Can, doğruca Murat’ın mütevazı evine gitti. Kapıyı çaldığında, Murat ve Zeynep’i bahçede birlikte resim yaparken buldu. Can, Murat’tan defalarca özür diledi.
“Sana sadece bir özür borçlu değilim,” dedi. “Sana bir hayat borçluyum. Sana bir teklifim var. Şirketimin bünyesinde, sanat yoluyla çocuklara yardım edecek bir vakıf kurmak istiyorum. Adı ‘Defne Sanat Vakfı’ olacak. Ve bu vakfın başında senin olmanı istiyorum. Tüm masraflar benden. Sen sadece bildiğin en iyi şeyi yap; kalpleri iyileştir.”
Murat, gözlerine inanamayarak Can’e baktı. Bu, hayallerinin bile ötesindeydi.
Bölüm 9: Yeni Bir Başlangıç
Haftalar sonra, “Defne Sanat Vakfı”nın açılışı yapıldı. Açılışta, vakfın en büyük duvarına ilk fırça darbelerini Defne ve Zeynep vurdu.
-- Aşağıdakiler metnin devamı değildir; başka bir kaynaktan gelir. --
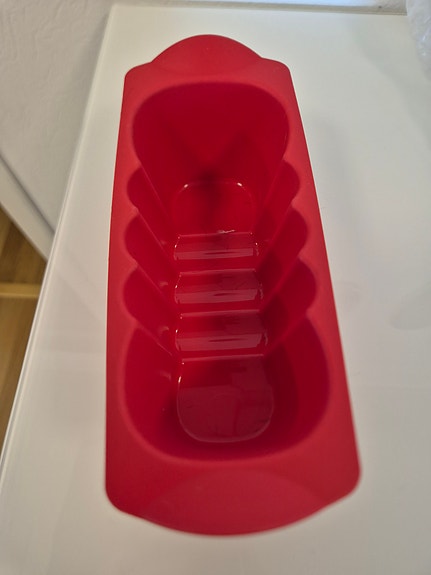 Tupperware punainen silikoninen leipävuoka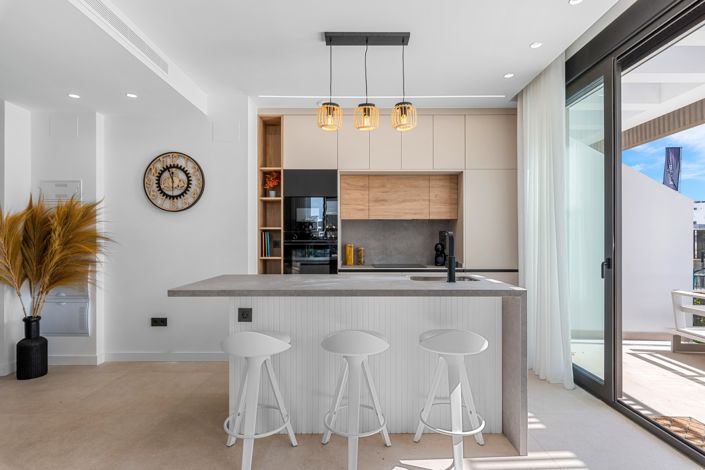 Image No.7-3 Bed Apartment for sale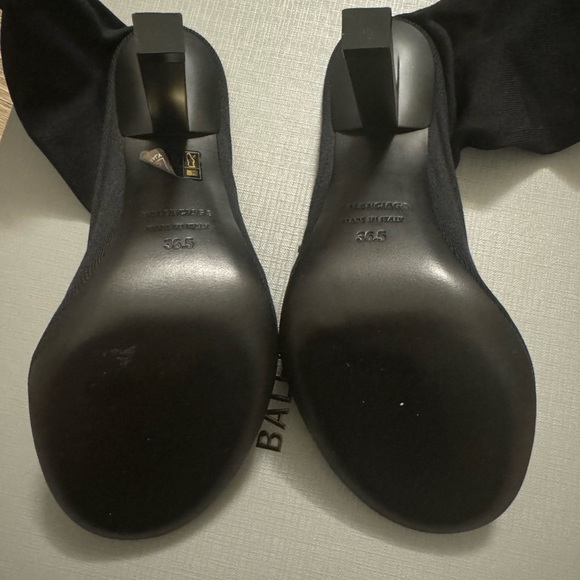 Brand new authentic Balenciaga “Tight Bootie” - Picture 3 of 4
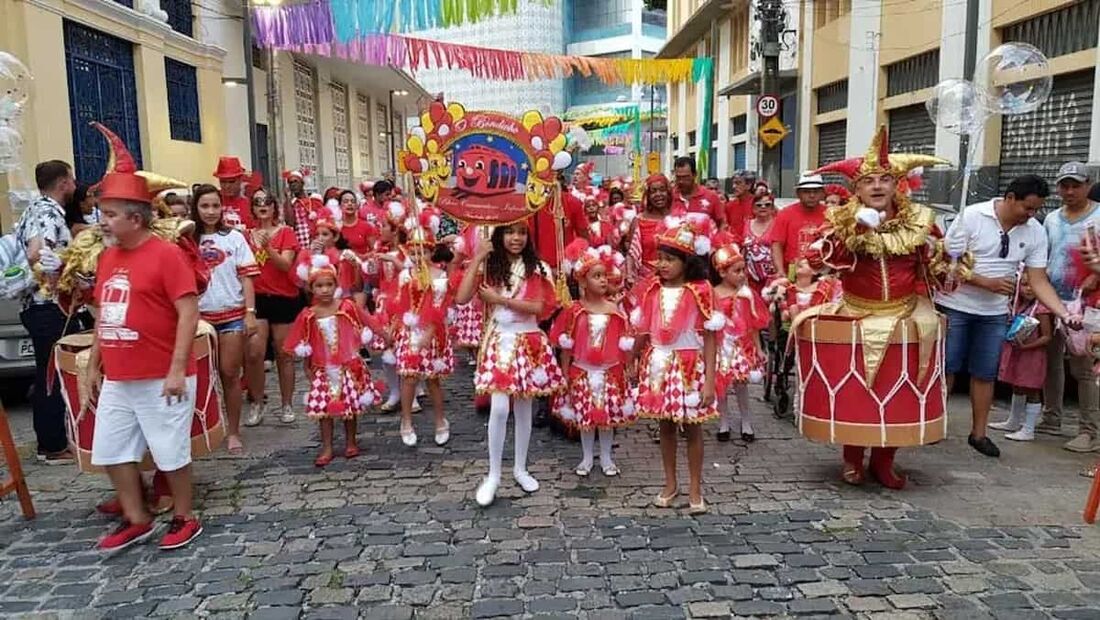 Edição especial do bloco infantil "O Bondinho" anima o Bairro do Recife neste domingo (13)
Artık müşteri ve çalışan değillerdi; ortaktılar, dosttular ve en önemlisi, kocaman bir aileydiler.
Yıllar geçti. Vakıf, ülke çapında binlerce çocuğa umut olmuştu. Can, artık işkolik bir adam değil, kızıyla her anını paylaşan sevgi dolu bir babaydı. Murat, sanat terapisinin en saygın isimlerinden biri olmuştu. Defne, artık dengeli, empatik bir genç kızdı ve vakıfta kendisi gibi çocuklara akıl hocalığı yaparak geleceğin sanat terapisti olma yolunda ilerliyordu.
İki aile, acıdan doğan bir dostlukla kenetlenmiş, kayıpların ortasında sevgi ve anlayışla yeni bir hayat inşa etmişlerdi. Çünkü bazen en güzel şaheserler, kırık parçaların birleşmesiyle ortaya çıkardı.